AI, coupled with rapidly evolving buyer expectations, is significantly accelerating the fundamental changes in how martech stacks are constructed. AI is the driving force behind the underlying composability of modern martech. Composability refers to the ability to assemble tools and features, much like LEGO blocks, into highly tailored and dynamic customer experiences.

This concept isn’t entirely new; software has always been built with modularity in mind. Behind the scenes, software applications are constructed from components, libraries, plug-ins, objects, and classes. However, the critical change now is that this modularity is no longer confined solely within individual applications. These powerful components are now accessible and interoperable across the entire company marketing stack. Composability has ascended a level, transitioning from mere software architecture to a transformative stack architecture.

Stack Smart, Not Hard

The recent shifts in central martech platforms – with CRMs holding steady in B2B, and CDPs giving way to MAPs and CDWs in B2C – signal more than just a change in preferred tools. They reveal a fundamental redefinition of what a martech stack truly is.

Martech stacks are no longer rigid systems centered around a single, all-encompassing core platform. Instead, they are rapidly evolving into modular, composable, and inherently adaptable ecosystems. These modern stacks are meticulously shaped around how companies need to operate today, not dictated by how software was sold yesterday.

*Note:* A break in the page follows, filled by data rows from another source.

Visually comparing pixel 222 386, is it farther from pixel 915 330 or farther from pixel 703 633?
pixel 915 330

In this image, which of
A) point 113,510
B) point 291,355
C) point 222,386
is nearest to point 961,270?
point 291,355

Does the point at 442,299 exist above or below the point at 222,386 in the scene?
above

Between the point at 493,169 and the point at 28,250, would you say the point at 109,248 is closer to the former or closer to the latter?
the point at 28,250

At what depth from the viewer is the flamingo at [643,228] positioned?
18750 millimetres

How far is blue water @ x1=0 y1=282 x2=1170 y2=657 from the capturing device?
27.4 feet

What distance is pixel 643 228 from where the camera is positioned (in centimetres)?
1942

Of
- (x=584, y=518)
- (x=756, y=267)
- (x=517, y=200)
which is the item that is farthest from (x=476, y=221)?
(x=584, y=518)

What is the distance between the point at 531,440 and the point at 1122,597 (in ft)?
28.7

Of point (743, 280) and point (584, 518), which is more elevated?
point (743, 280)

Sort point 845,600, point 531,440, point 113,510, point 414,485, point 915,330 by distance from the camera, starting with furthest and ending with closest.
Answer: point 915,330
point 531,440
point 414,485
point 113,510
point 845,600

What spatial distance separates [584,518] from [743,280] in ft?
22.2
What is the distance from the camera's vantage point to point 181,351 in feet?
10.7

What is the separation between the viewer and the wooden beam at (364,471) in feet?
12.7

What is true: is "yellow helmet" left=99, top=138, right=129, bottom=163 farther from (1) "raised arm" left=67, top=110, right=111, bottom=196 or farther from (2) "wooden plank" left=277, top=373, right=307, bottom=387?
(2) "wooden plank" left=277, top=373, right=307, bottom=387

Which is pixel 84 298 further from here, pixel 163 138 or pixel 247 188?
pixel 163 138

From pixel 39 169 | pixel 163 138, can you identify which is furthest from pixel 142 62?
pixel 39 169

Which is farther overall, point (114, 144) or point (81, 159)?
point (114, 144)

The rise of custom-built core systems in B2B and the adoption of dual-core models in B2C are both clear symptoms of this sweeping transformation. Instead of relying on a single point of gravitational pull, modern stacks now effectively orbit multiple specialized systems. This distributed approach makes them significantly easier to reconfigure, optimize, and swap out components as business needs and technological advancements evolve.